Zu Tisch in einer typischen Taverne in Istanbul.
Zu Tisch in einer typischen Taverne in Istanbul. © Elif Savari Kızıl
Die beiden Kulturschaffenden mit der Autorin bei der Bestellung des Essens. Die Autorin Marion Sendker war 2019 Teil des Zukunftsforums Türkei Europa.
Die beiden Kulturschaffenden mit der Autorin bei der Bestellung des Essens. Die Autorin Marion Sendker war 2019 Teil des Zukunftsforums Türkei Europa. © Elif Savari Kızıl
Besonders in den 1980er Jahren waren Tavernen beliebte Treffpunkte für Intellektuelle. Bei Mezze, Fisch und Raki wurde über die Politik des Landes philosophiert.
Besonders in den 1980er Jahren waren Tavernen beliebte Treffpunkte für Intellektuelle. Bei Mezze, Fisch und Raki wurde über die Politik des Landes philosophiert. © Elif Savari Kızıl

Heute ist die diplomatische Lage jedoch deutlich angespannter. Die EU-Beitritts­verhandlungen beispiels­weise sind seit 2021 eingefroren. Vertreter*innen vieler Mitglied­staaten fordern sogar, dass der Prozess komplett abgebrochen wird. Ihre Argumente decken sich größten­teils mit den vielen Kritik­punkten an der Türkei, die jährlich in den EU-Landes­berichten fest­gehalten werden: massiver Zerfall des Rechts­staats, schlechter Stand der Menschen­rechte und wachsender Autoritarismus im Land. Unter diesen Umständen wollen auch viele Türk*innen offenbar nicht mehr leben: Die Zahl der Asyl- und Visums­anträge in Europa, vor allem in Deutschland, haben in den vergangenen Monaten ein historisches Hoch erreicht. „Das Interesse an Sprach­kursen ist bei uns am Goethe-Institut zuletzt stark angestiegen“, merkt Mani an. Er glaubt, dass die Menschen sich so auf eine Ausreise vor­bereiten wollen. „Es geht ihnen auch um mehr Meinungs­freiheit und wirtschaftliche Stabilität.“

Fulya nickt. Natürlich habe die Türkei ihre Hausaufgaben in Sachen Rechts­staatlichkeit und Menschen­rechte zu erledigen. „Aber Europa muss auch etwas tun und Entgegen­kommen signalisieren“, fordert sie. „Dass es bisher nicht geklappt hat, ist nicht nur unsere Schuld.“ Sie weist darauf hin, dass die Türkei bereits seit 60 Jahren EU-Mitglied werden will. So lange habe bisher kein Land warten müssen. Dann übt Fulya Kritik an der aktuellen Türkei­politik Europas: „Die EU gibt uns zum Beispiel Geld, damit wir die Migrant*innen behalten und sie nicht nach Europa weiter­ziehen können.“ Das sei unfair und einseitig, sagt sie. „Es wirkt manchmal so, als wolle Europa der Türkei nur Geld geben, damit die Menschen hierbleiben.“ Zeitgleich gebe es selbst für gut ausgebildete Türk*innen gerade Probleme, ein Schengen-Visum zu bekommen. „Es gibt Studierende, die deswegen an Erasmus-Programmen nicht teilnehmen können“, weiß Fulya. Auch Unternehmer*innen, Akademiker*innen oder Künstler*innen beschweren sich seit Monaten, dass ihre Visums­anträge für Konferenzen oder geschäftliche Termine abgelehnt werden. Wie geht es also weiter?
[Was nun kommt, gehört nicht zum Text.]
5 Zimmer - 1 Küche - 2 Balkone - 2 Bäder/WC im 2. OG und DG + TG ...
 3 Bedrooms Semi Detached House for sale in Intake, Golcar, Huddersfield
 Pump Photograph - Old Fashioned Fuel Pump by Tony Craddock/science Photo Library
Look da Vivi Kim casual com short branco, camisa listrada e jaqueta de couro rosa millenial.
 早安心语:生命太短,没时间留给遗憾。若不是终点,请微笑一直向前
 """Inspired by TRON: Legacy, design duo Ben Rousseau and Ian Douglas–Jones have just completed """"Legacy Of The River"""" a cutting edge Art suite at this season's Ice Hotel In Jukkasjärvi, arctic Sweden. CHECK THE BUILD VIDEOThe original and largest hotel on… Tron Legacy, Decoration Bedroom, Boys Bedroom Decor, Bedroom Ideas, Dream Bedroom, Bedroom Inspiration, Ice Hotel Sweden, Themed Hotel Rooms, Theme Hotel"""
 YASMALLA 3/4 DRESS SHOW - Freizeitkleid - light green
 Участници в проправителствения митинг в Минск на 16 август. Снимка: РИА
Fulya Kocukoğlu ist Programmdirektorin beim Global Relations Forum in Istanbul. Außerdem ist sie Mitbegründerin der Jugendplattform Bruxircle, deren Schwerpunkt auf den Beziehungen zwischen der EU und der Türkei liegt. 2022 war sie Teil des Zukunftsforums Türkei Europa.
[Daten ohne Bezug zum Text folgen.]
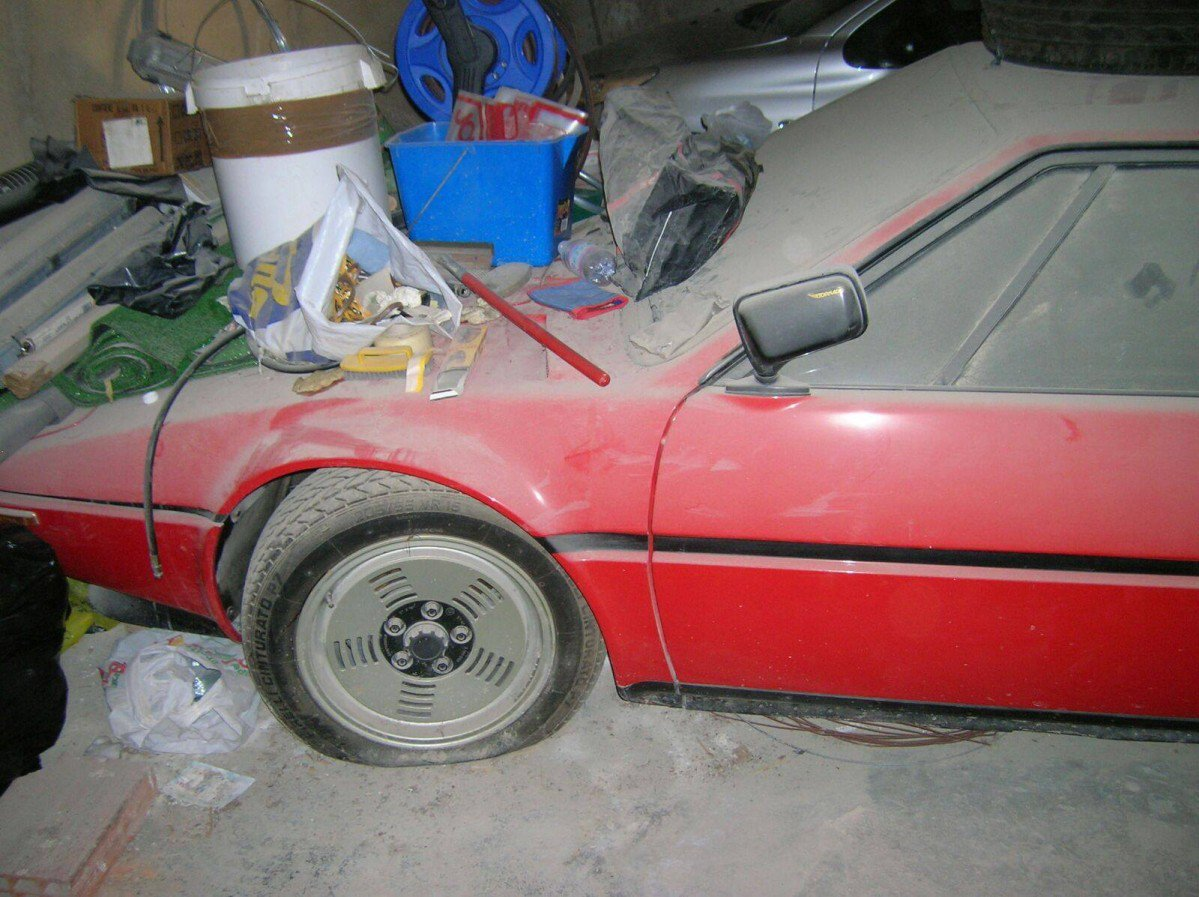 Mint Condition BMW M1 Barn Find Will Make Your Day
Fulya Kocukoğlu ist Programmdirektorin beim Global Relations Forum in Istanbul. Außerdem ist sie Mitbegründerin der Jugendplattform Bruxircle, deren Schwerpunkt auf den Beziehungen zwischen der EU und der Türkei liegt. 2022 war sie Teil des Zukunftsforums Türkei Europa. © Elif Savari Kızıl
Mani Pournaghi Azar ist ein international tätiger europäischer Kulturmanager. Seit Oktober 2021 ist er Leiter des Goethe-Instituts Istanbul/Türkei. Er war 2021 beim Zukunftsforum Türkei Europa dabei.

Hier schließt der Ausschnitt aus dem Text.